Direction
Output the data from its first line through the line containing "3. the rock formation at (106,297)" as a JSON list of strings, one string per line, skipping blank lines.
─── Given entries ───
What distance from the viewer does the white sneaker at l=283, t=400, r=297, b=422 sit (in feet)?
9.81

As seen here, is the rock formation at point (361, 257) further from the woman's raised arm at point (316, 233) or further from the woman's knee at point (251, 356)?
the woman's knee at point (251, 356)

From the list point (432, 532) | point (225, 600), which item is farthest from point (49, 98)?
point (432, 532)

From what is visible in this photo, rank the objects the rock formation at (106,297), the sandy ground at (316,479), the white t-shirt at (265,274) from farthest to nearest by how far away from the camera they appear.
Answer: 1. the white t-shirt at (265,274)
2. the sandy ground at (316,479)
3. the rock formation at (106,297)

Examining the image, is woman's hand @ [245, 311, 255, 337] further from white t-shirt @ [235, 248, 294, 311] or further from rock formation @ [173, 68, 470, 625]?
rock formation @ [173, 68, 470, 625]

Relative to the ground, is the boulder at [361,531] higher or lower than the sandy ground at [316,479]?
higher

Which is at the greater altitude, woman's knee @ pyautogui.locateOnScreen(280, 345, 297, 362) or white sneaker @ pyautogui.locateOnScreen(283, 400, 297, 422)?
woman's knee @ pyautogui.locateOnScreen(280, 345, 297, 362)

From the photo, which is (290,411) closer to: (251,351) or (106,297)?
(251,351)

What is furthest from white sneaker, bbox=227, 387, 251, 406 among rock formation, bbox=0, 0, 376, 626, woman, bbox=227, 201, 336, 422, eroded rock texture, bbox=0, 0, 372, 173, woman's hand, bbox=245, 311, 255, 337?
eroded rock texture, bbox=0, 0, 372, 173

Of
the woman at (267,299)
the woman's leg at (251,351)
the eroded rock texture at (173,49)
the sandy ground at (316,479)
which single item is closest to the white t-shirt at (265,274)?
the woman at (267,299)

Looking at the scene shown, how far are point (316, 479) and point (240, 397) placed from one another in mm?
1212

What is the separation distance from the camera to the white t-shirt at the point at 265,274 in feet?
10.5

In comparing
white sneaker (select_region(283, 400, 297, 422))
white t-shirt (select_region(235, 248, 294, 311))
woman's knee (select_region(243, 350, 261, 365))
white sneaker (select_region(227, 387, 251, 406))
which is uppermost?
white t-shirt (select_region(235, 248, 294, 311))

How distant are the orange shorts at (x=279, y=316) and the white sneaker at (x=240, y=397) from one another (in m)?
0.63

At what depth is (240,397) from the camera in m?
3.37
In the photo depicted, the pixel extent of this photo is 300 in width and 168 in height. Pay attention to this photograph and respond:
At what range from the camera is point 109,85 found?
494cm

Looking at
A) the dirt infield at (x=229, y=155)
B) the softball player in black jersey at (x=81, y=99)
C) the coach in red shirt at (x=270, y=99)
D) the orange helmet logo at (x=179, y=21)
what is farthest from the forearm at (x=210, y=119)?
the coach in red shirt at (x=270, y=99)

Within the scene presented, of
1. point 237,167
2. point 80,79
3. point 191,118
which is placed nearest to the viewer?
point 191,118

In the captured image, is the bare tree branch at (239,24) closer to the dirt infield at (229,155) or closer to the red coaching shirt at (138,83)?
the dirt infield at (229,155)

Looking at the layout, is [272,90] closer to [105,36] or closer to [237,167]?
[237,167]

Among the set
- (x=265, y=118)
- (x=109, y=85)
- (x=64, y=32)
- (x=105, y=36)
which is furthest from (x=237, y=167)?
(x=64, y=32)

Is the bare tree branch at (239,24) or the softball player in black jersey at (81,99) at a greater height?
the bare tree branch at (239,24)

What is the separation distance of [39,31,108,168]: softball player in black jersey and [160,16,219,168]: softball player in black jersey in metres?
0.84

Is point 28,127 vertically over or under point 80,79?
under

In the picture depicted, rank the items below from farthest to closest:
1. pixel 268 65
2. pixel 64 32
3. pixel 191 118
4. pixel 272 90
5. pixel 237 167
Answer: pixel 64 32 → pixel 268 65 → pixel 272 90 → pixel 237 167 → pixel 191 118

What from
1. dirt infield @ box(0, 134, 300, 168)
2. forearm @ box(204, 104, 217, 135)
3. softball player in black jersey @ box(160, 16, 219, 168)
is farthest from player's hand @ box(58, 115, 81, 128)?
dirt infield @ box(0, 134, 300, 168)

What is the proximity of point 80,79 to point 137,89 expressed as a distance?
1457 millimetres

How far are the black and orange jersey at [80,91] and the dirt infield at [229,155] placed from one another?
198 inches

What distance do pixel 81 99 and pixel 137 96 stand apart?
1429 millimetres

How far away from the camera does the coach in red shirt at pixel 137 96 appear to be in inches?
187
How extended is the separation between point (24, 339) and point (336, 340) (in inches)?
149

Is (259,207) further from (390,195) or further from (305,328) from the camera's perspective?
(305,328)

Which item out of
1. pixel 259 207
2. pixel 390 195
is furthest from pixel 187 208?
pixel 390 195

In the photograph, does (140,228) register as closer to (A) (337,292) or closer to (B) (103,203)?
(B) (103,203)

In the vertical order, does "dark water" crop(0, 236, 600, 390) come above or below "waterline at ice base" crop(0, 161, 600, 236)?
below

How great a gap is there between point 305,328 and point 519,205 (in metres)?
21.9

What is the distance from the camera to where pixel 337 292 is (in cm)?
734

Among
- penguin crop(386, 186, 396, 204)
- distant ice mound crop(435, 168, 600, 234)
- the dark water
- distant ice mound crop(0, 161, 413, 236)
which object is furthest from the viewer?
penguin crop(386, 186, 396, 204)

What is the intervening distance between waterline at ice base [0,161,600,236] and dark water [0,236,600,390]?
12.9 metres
───
Solution to this task
[
  "What distance from the viewer does the white sneaker at l=283, t=400, r=297, b=422 sit (in feet)?",
  "9.81",
  "As seen here, is the rock formation at point (361, 257) further from the woman's raised arm at point (316, 233) or further from the woman's knee at point (251, 356)?",
  "the woman's knee at point (251, 356)",
  "From the list point (432, 532) | point (225, 600), which item is farthest from point (49, 98)?",
  "point (432, 532)",
  "From what is visible in this photo, rank the objects the rock formation at (106,297), the sandy ground at (316,479), the white t-shirt at (265,274) from farthest to nearest by how far away from the camera they appear.",
  "Answer: 1. the white t-shirt at (265,274)",
  "2. the sandy ground at (316,479)",
  "3. the rock formation at (106,297)"
]